To issue a name variant to a certificate or to use a special role the last Verification of the name variant MUST not be older than 27 months.

< 50 VP

A certificate for the name variant will not be issued.

>= 50 VP

A certificate for the name variant can be issued.

>= 100 VP

To issue a code signing certificate with the name variant at least 100 VP are needed.

For special roles at least one name variant in the User Account needs to have at least 100 VP.

Some of these special roles are

• RA Agent
• Organisation RA Agent
• Organisation Administrator

RA Agent

The RA Agent is a special trained fellow who is allowed to conduct a Verification for TERACARA.

Preconditions

• The RA Agent MUST have at least one name variant in their account with a minimum of 100 VP and the last Verification not older than 27 months.
• The RA Agent MUST proof their knowledge of the current policies and processes by passing an online test. This test MUST NOT be older than 1 year.
• The RA Agent MUST sign the RA Contract to be legally bound to the TERACARA legal framework.

Tasks

The main task of the RA Agent is to conduct a Verification for TERACARA.

The RA Agent MUST NOT verify Applicants that are spouse or life partners and first-degree relatives (next of kin).

Additional tasks are:

• Password reset with Verification
• Organisation RA Agent
• Nucleus RA Agent
• TTP RA Agent
• Organisation Administrator

Proof Of RA Agent Role

RA Agent System provides a method where anyone can check if an RA Agent fills the role of an RA Agent.

An RA Agent MUST identify themselves to the Applicant at the beginning of a Verification with a valid RA Agent card issued over the RA Agent System.

Data Protection

The RA Agent is responsible for the data protection of the data recorded on the Verification Form.

• The Verification Form MUST NOT be displayed to the public.
• The Verification Form MUST be kept in a secure manner for 3 years after the year of the Verification. After this period the Verification Form MUST be destroyed in a secure manner.
• Only the Applicant, the RA Agent, Arbitration in an arbitration case, RA Auditor during an audit case and Support in a support case MAY have access to the data of the Verification Form.

RA Auditor

The RA Auditor is special trained person appointed as RA Auditor by Board of WPIA or an appointed person.

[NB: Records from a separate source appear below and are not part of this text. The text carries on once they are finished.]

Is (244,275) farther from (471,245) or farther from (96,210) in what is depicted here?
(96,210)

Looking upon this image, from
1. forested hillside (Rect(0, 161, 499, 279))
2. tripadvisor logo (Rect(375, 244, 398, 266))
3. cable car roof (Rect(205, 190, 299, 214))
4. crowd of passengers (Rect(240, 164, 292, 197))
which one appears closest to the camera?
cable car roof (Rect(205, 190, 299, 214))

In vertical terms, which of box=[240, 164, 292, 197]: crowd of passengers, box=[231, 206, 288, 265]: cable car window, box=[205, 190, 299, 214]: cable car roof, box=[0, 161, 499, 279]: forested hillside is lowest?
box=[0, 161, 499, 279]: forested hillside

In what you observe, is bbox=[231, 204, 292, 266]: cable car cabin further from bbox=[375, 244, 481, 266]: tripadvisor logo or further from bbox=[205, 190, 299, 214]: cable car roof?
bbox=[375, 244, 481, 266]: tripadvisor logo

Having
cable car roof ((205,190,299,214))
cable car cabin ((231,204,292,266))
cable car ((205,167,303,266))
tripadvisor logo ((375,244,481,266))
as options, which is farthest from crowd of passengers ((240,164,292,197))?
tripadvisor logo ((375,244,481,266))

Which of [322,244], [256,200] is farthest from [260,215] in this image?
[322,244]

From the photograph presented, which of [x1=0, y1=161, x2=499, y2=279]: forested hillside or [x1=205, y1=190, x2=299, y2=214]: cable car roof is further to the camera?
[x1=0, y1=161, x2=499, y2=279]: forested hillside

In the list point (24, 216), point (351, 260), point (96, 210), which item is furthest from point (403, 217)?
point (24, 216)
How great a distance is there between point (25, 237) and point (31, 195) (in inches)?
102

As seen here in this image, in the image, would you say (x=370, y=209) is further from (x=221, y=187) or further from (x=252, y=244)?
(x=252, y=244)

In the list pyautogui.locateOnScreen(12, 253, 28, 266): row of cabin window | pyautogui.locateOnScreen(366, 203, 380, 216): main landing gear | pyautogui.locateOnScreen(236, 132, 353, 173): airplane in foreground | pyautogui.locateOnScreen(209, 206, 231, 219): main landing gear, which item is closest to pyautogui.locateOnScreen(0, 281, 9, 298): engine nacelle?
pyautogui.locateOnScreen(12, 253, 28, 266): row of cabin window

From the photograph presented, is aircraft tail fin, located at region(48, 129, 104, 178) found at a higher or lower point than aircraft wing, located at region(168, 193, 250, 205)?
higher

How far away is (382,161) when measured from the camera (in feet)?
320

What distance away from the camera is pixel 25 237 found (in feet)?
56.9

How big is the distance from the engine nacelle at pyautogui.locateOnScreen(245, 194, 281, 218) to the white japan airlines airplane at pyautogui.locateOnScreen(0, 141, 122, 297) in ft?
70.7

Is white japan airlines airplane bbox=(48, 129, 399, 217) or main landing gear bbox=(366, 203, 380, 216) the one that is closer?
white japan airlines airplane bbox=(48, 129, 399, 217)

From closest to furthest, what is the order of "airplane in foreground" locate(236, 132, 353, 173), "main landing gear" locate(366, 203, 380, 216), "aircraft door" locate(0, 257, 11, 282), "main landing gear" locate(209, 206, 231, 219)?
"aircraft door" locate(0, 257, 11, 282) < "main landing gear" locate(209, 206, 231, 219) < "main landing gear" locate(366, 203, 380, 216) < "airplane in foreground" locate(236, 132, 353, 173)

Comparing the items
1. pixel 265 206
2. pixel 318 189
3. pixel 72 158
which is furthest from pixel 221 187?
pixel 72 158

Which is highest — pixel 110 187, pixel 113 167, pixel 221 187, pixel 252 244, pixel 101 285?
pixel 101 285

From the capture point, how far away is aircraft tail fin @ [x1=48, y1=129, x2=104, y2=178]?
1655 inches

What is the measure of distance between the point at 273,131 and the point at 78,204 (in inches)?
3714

It is recommended that the RA Auditor is an RA Agent.

Tasks

The task of the RA Auditor is to audit the different areas of the Registration Authority (RA) of TERACARA.

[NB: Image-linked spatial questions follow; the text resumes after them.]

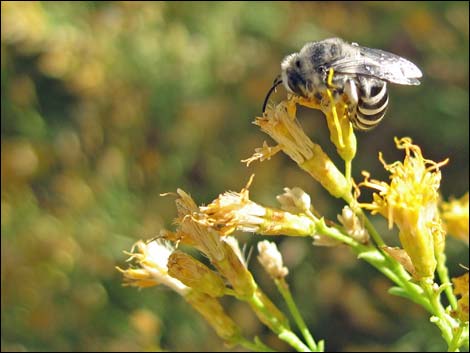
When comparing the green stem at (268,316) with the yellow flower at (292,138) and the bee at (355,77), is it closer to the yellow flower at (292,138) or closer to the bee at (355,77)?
the yellow flower at (292,138)

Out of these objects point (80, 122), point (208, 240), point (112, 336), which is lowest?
point (112, 336)

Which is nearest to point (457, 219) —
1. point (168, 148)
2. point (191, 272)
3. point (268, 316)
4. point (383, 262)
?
point (383, 262)

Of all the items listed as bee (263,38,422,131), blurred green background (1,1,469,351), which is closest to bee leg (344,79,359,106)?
bee (263,38,422,131)

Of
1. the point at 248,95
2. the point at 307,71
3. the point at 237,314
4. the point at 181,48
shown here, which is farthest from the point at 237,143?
the point at 307,71

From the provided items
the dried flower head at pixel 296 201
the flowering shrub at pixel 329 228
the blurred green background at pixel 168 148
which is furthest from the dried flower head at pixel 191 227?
the blurred green background at pixel 168 148

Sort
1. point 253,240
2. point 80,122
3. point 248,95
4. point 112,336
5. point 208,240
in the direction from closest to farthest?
point 208,240 < point 112,336 < point 253,240 < point 248,95 < point 80,122

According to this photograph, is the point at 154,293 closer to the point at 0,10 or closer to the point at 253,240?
the point at 253,240

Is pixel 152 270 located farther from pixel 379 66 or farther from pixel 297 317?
pixel 379 66
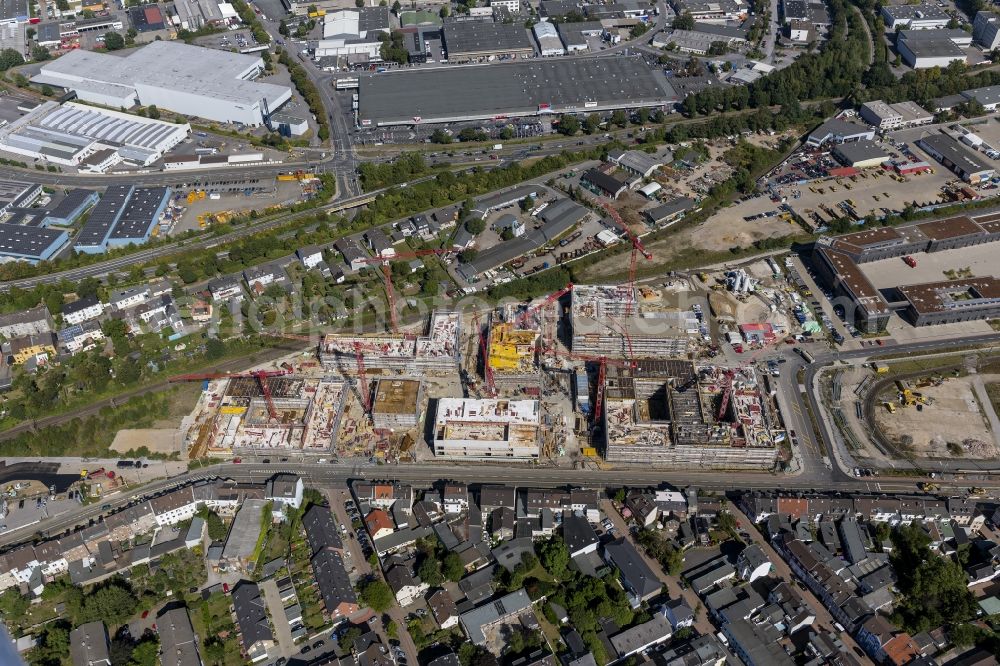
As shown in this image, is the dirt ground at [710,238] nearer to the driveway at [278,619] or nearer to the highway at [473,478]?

The RA Auditor MAY ask to audit a verification. In this case the RA Agent and the Applicant needs to accept that the RA Auditor observes the Verification. The RA Auditor should not interfere the Verification but can make some comments afterwards.

The RA Auditor MAY ask an RA Agent to provide a copy of the Verification Form to verify that the data on the form matches the entries verified by the RA Agent. In this case the copy of the Verification Form MUST be destroyed instantly after this audit process is completed.

The RA Auditor MUST present the RA Auditor ID card issued by TERACARA to proof the RA Auditor role. The RA Agent System will provide a method to verify the RA Auditor ID card.